Learn more about water jet cutting

Water cutting, is the most universal and flexible cutting method available.

Using the same technology, abrasive or non-abrasive, you can cut all materials, thin or thick, hard or soft, with high precision, minimum material waste and without any heat affect. Water cutting usually reduces the number of operations required for completing products.

Pure water cutting is mainly used for soft material and non-metals: Gaskets, sandwich material, polymer, rubber... 
Abrasive water cutting is used for hard or brittle materials: stainless steel, titanium, aluminium, brass, glass, stone, composites...

Waterjet Basics
The waterjet process provides many unique capabilities and advantages that can prove effective in your ongoing battle to reduce costs, increase efficiencies, and maintain quality in your shop. The more you know about waterjet technology, the better you’ll be able to understand the benefits it can bring to your operation.

Waterjets entered the manufacturing scene in the early 1970’s cutting soft materials like cardboard. In the mid 1980’s, the abrasive waterjet was invented by a team led by Dr. Mohamed Hashish at Flow, expanding the capabilities of the tool to cut hard materials. The basic technology is simple, yet complicated at the same time.

At its most basic, water flows from a pump, through plumbing and out a cutting head. It’s simple to explain, operate, and maintain. The process, however, incorporates extremely complex materials, technology, and design.

Waterjet pumps today are usually rated to pressures between 60,000 and 94,000 psi (~4100 to 6400 bar). To put it in perspective, your home water pressure is about 60 pounds per square inch (~4 bar) and a fire hose delivers about 200 psi (~14 bar). In the waterjet machine tool, the pressurized water safely runs to the cutting head through ultrahigh-pressure plumbing comprised of T’s, elbows, swivels, and flexible stainless steel lines with diameters from ¼” OD to 9/16” OD (6.35 to 14.3 mm outside diameter).
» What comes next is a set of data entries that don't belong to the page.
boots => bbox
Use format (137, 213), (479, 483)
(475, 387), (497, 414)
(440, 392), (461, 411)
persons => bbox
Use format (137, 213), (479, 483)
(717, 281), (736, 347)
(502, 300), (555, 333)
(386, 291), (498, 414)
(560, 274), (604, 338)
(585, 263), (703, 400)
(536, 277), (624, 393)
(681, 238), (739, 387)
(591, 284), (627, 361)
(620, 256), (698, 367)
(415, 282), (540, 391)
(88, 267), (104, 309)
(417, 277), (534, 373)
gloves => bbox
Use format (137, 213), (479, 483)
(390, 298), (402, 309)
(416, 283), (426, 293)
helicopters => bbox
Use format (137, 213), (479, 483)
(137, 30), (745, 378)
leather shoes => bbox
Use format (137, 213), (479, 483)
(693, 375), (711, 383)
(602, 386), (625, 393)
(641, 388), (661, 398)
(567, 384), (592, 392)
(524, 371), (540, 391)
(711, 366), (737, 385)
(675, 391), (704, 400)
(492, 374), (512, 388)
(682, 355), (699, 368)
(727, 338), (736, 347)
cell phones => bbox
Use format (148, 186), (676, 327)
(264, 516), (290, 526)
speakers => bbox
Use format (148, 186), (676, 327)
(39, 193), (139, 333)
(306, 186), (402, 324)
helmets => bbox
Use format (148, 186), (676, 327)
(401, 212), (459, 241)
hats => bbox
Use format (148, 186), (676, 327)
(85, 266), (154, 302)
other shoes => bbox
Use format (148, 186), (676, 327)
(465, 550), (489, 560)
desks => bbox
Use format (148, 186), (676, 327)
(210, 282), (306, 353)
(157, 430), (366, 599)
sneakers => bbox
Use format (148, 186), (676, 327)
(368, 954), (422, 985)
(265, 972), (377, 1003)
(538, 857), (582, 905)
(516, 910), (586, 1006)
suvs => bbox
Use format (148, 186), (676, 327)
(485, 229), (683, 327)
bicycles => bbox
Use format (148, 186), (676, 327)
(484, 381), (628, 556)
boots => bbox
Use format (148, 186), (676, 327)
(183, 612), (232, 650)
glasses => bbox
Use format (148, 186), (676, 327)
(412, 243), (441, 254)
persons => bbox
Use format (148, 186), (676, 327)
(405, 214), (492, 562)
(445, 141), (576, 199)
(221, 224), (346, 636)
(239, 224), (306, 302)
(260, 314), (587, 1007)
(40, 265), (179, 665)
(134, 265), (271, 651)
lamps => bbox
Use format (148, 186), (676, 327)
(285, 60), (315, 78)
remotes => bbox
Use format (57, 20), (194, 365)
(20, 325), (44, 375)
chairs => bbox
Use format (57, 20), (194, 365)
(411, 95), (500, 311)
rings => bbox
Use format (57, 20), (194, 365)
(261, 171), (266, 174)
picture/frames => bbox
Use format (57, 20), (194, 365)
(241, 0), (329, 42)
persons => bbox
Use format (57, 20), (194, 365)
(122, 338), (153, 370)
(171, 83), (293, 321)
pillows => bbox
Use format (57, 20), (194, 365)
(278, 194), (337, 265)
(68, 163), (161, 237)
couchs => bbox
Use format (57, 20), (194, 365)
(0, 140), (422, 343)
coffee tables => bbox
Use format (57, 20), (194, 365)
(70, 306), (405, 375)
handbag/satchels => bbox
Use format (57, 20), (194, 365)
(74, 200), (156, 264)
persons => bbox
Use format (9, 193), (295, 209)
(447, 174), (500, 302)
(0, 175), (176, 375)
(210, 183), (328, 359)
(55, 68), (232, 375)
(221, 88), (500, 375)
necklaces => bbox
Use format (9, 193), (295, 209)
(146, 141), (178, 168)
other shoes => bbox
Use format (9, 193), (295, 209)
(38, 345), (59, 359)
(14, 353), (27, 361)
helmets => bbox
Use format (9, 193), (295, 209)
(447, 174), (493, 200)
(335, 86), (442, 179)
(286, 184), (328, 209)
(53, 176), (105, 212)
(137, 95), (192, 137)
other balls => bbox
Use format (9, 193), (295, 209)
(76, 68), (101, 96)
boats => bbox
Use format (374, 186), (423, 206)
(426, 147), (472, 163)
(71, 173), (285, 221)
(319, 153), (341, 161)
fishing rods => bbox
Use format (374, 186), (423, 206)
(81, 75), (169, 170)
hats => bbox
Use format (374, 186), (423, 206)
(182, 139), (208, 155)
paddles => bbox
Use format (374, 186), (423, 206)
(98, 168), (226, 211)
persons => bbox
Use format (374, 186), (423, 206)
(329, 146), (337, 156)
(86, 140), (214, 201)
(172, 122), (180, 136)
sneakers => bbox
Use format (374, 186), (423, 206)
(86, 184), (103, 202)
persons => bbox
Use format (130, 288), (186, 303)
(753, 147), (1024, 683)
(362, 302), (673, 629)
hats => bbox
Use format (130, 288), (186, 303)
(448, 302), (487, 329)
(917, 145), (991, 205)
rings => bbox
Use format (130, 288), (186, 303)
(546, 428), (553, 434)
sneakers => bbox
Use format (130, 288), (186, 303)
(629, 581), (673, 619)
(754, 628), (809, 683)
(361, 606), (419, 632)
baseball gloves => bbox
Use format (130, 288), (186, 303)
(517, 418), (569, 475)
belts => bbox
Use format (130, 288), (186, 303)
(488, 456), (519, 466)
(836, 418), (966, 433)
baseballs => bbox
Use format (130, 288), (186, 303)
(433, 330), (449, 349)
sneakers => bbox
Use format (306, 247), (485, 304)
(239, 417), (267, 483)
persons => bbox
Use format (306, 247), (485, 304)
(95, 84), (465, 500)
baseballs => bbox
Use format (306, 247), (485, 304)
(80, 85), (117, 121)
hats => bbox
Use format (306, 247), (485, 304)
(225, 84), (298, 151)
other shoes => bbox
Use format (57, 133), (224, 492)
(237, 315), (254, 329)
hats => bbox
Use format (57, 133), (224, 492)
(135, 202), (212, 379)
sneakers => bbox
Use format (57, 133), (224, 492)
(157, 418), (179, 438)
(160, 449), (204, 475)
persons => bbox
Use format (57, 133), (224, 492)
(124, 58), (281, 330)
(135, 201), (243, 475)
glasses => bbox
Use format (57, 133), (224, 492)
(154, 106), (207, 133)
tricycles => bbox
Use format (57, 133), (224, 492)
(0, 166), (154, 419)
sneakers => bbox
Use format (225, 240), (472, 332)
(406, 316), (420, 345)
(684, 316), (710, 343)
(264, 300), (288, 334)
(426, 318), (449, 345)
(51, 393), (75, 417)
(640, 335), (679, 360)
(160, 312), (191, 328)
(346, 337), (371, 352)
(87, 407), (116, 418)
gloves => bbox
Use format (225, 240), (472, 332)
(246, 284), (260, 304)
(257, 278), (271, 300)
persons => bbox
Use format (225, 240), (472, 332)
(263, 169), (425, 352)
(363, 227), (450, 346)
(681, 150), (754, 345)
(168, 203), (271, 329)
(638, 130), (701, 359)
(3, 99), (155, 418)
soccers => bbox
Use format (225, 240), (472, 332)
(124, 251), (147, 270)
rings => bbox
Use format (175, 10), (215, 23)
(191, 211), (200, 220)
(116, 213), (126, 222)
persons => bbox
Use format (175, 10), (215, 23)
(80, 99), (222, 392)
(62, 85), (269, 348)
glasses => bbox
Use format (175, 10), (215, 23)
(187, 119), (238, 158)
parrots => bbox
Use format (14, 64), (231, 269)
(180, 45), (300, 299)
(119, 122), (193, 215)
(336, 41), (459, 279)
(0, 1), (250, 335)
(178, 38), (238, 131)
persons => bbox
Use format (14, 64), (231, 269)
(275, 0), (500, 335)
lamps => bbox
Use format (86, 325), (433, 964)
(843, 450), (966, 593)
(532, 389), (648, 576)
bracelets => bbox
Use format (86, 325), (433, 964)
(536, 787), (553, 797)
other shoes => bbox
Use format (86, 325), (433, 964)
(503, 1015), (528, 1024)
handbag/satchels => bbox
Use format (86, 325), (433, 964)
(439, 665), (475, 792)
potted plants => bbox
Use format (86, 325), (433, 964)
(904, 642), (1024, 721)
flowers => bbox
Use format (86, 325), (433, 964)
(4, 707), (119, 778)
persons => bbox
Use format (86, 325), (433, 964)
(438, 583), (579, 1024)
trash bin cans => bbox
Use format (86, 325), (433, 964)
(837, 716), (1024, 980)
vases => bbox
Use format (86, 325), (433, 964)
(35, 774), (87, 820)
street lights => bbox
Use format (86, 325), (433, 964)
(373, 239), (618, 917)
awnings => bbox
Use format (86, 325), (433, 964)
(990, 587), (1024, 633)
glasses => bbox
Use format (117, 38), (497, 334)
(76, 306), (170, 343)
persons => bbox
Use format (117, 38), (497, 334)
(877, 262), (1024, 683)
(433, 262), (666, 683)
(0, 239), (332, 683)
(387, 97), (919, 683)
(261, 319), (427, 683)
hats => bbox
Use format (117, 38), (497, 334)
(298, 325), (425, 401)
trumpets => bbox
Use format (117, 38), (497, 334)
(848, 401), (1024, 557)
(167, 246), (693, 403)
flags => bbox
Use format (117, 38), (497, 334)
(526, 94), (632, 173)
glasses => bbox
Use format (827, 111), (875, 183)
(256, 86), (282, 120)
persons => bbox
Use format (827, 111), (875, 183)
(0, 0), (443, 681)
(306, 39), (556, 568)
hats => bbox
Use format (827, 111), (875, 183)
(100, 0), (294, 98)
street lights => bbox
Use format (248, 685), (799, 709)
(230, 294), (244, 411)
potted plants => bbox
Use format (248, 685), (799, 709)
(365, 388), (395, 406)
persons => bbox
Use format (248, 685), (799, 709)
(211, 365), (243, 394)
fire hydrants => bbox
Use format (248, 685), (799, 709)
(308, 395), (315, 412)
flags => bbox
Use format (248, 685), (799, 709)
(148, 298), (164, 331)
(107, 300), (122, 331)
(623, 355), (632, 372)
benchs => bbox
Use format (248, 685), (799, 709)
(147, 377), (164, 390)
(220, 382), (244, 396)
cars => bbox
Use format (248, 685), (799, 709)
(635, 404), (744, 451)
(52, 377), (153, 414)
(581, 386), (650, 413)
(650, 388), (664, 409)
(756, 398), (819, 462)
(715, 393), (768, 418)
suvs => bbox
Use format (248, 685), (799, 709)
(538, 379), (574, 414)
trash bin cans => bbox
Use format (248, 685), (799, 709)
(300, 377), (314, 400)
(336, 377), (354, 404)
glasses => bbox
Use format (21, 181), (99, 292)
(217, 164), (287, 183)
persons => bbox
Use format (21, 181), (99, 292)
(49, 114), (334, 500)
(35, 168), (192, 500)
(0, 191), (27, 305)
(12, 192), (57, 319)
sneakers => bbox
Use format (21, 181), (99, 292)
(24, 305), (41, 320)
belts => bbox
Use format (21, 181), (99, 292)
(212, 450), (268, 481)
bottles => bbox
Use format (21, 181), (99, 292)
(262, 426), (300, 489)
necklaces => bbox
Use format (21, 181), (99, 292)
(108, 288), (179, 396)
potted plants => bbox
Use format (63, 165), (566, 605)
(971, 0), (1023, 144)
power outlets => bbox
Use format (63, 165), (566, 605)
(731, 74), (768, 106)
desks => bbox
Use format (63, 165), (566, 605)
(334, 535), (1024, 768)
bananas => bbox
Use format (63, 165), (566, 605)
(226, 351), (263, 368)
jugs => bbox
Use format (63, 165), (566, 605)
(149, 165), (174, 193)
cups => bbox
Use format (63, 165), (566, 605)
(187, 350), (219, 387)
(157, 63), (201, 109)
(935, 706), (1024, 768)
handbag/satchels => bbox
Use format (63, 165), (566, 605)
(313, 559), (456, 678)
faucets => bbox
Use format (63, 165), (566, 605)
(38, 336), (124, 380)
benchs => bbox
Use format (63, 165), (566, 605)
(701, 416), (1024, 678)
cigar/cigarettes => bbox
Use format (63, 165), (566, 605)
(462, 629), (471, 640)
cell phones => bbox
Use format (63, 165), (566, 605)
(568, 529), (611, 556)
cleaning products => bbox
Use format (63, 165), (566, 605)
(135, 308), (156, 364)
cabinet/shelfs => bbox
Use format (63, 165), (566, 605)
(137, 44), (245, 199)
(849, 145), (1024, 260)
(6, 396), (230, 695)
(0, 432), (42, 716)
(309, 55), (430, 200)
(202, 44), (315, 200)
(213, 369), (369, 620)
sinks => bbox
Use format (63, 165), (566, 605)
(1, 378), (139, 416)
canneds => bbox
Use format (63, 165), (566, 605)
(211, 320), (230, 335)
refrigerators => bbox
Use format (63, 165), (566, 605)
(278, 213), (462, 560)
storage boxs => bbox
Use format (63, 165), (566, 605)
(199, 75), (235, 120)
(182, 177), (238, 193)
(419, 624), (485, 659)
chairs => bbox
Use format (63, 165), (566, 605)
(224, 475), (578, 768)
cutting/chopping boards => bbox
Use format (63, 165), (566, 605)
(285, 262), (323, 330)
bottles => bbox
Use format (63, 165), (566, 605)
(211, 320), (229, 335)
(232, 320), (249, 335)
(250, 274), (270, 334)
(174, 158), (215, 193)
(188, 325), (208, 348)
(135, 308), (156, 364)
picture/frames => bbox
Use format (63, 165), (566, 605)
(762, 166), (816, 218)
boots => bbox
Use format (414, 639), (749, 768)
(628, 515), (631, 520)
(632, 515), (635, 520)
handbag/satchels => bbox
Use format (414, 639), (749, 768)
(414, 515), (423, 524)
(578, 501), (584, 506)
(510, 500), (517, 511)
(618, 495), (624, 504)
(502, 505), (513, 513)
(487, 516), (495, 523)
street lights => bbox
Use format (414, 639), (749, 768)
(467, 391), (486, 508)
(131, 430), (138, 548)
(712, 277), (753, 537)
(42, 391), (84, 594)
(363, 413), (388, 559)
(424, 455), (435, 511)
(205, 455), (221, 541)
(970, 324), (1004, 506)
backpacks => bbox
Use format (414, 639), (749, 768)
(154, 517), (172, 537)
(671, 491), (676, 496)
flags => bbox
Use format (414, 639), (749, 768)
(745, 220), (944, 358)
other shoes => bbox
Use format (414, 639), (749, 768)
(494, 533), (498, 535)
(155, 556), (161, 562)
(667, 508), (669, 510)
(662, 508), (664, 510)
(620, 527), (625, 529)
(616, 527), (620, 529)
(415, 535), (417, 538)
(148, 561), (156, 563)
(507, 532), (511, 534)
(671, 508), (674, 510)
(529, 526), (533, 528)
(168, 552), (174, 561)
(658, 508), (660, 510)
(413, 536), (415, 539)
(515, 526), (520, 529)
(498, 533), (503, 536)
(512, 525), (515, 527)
At the cutting head, a high speed air actuated On/Off Valve allows the water to pass through the jewel orifice creating a supersonic waterjet stream.

Despite the high psi, waterjets don’t actually cut with pressure but instead rely on velocity. The water pressure is exchanged for velocity when the water passes out of the cutting head’s orifice. The higher the pressure, the higher the stream velocity. At 60 psi, tap water out of a faucet is traveling 64 miles per hour (103 km/hr). At 94,000 psi, the waterjet is traveling nearly 2,500 miles per hour (4,000 km/hr) -- more than three times the speed of sound.


Pure Waterjet

Pure waterjet is the original waterjet cutting method. It features a thin stream (.004 to .010 diameter), extremely detailed geometry, fast cutting speed, and is able to run 24 hours per day. The largest uses for pure waterjet cutting today involve soft materials like gasket, foam, disposable diapers, tissue paper, plastic, carpet, and food.

Abrasive Waterjet
An abrasive waterjet adds a garnet abrasive fed into the cutting head, mixed with the pure waterjet stream, and used to cut hard materials like metal, ceramic, stone, glass and composite.

Adding abrasive to the supersonic waterjet stream increases the cutting power a thousand times. To avoid passing mud through the pump, the abrasive is kept clean and dry in a bulk transfer hopper and added to the cutting head at the last second. Once in the cutting head, the abrasive is accelerated by the water and shot out of the mixing tube like a bullet out of a rifle.

An abrasive waterjet, therefore, is a slurry of water, abrasive, and a little air. The process uses roughly one gallon per minute of water (3.8 l/min) and one pound per minute of abrasive (0.45 kg/ min.). Abrasive grit sizes range from 50 to 220 mesh garnet, but the most common is 80 mesh.